Some big names within the LIS blogosphere have lately been talking up LIS schooling, which is a matter close to my heart. When Karin Dalziel posited the question that every LIS student should gain a comprehensive knowledge (or at least an understanding) of programming and Meredith Farkas countered that only a baseline is required since the MLIS/MLS leads to so many different fields and career paths, I asked myself why management and leadership hasn’t been cited more often as an essential part of the LIS curriculum.
I know that any post on LIS education will reflect the writer’s own schooling: my own LIS programme has informed my belief that organizational theory and leadership is essential to the information professional and his or her degree. Accordingly, I believe that the fact that an LIS graduate can enter so many different fields validates Meredith’s argument that LIS graduates must be professional jacks-of-all-trades in an info-rich society. Although Karin’s argument that programming is a vital skill in our tech-savvy culture is valid and should not be overlooked, I believe that we can’t underestimate the need to teach professional librarians how to manage people and spaces and how to formulate budgets, policy frameworks, and mission statements. You can add my voice to the chorus of individuals who demand that management and leadership theory must take a larger share of the LIS curriculum. In a workplaces where non-professional librarians are able, if not expected to complete tasks once assigned to the professional librarian, LIS professionals should distinguish themselves by their ability to not merely work with information, but to lead the information environment.
I don’t mean to situate these thoughts into a typical professional/non-professional dichotomy so much as I mean to highlight what our capabilities could be if organizational behaviour and change management were rooted in the LIS curriculum. We work in environments today where non-professionals can do many of our tasks. These tasks include cataloguing, reference work, and yes, programming. However, as LIS professionals, we have an obligation to ourselves and to our colleagues to not only understand these tasks but to also to efficiently bring together the people who perform them in order to meet and exceed our information organizations’ goals. Even though library and information science may focus on the management of information resources, at its core is the management of the people who use and maintain these resources. All of our information – our books, our manuscripts, our databases, our records – become nothing more than zeroes and ones or scribbled lines on paper if we eliminate the individual from the equation.
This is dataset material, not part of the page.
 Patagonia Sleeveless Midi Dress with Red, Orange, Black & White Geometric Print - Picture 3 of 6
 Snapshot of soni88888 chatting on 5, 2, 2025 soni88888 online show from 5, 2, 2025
If anything, LIS professionals must be specialists in the management of people and their interaction with information itself.
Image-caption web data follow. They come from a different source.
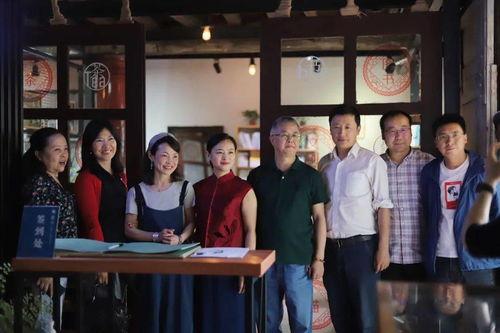 周厨餐厅爆料新闻视频下载,揭秘幕后新闻视频幕后故事  第3张 周厨餐厅爆料新闻视频下载,揭秘幕后新闻视频幕后故事  第3张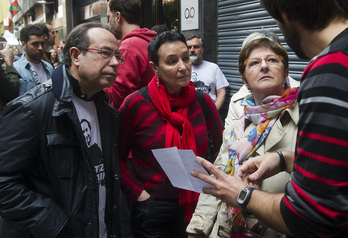 Jone Goirizelaia, Manu Cabacas eta Fina Liceranzuren ondoan, Iñigo Cabacasen gurasoak.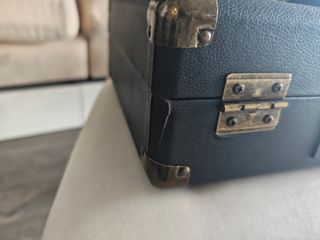 Tocadiscos portátil Retrolife Bluetooth – poco uso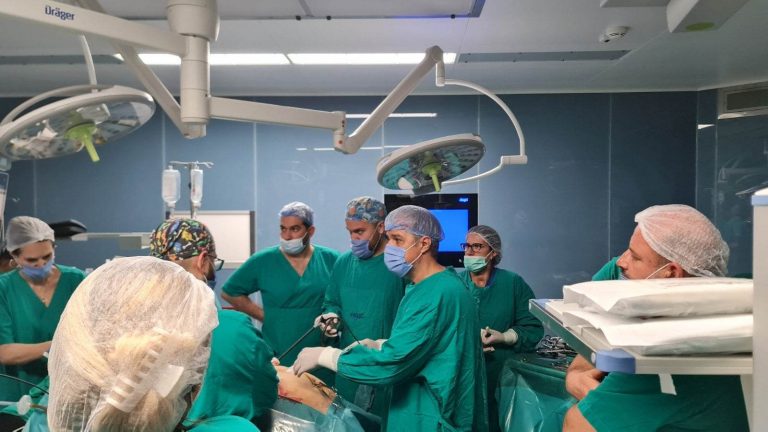 Doktor Veličković otkriva da je gojaznost uzela maha u toj meri, da često operišu po dva ili više pacijenata iz iste porodice!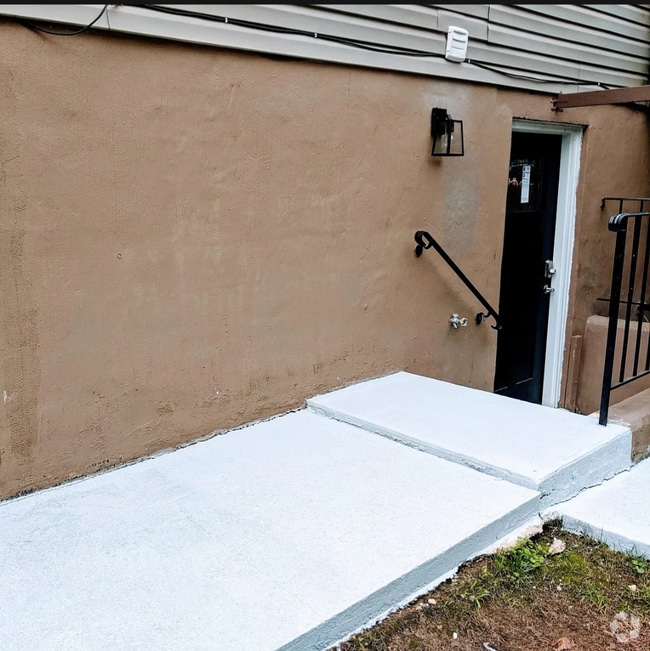 Building Photo - Beautiful, quiet community in Fort Washing... Rental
One might suggest that I’m splitting hairs by focusing on information and people as opposed to just information, but I see it as a different perspective that affects how we perceive our profession and ourselves. The LIS professional should not necessarily be adept at building a website or database since the organization can hire or contract the services of some one who has a complete undergraduate training in such a field. Rather, LIS professionals much be adept at organizing, managing, and leading people to make the entire LIS environment a better place. We must not only be able to converse with the individuals who are specialists in their tasks, but also the end-users of our physical and virtual spaces, our fundraisers, governors and directors. LIS professionals require first-rate people skills to rally an information organization’s stakeholders and yield effective change.
I don’t think that library and information science is centered on the website, database, or catalogue. Rather, ours is a field focused on the network of individuals who interact with information. Some of us work on the back-end of a system to ensure it is well-maintained while others help users navigate these systems to find the information they are looking for. Still others are in constant communication with governors and directors to ensure that funds are used appropriately to ensure that the information organization’s goals are efficiently met, if not exceeded. Should not an MLIS education demand its students to be able to interact on all points of this network? Obviously, my view is that it should, and that this ability to lead should be the emphasis of the MLIS degree.
So let the MLIS student learn how to program. And give the MLIS student an opportunity to take advanced study in this area, or any other area such as records management, information literacy, or business intelligence. But let the core knowledge of an LIS education be management and leadership methods tailored the information organization. LIS professionals do not merely manage information; they also lead teams of people who work with information. Whether we are sitting on a biweekly acquisitions committee, a quarterly space committee, or an annual budget committee or review to a Board of Governors, we require the people skills necessary to advance the aims of the our organization. Our profession’s value to society is limited if we can only communicate to ourselves.